TASK TO COMPLETE
Transcribe exactly the line that contains "kingdom: Animalia" and every line after it to the end of the entries, and nothing more.

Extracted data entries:
══════════
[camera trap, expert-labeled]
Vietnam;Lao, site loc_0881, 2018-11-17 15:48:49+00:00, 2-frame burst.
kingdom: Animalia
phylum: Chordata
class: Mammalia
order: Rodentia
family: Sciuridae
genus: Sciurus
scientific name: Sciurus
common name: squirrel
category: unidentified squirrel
══════════
SOLUTION TO THIS TASK
kingdom: Animalia
phylum: Chordata
class: Mammalia
order: Rodentia
family: Sciuridae
genus: Sciurus
scientific name: Sciurus
common name: squirrel
category: unidentified squirrel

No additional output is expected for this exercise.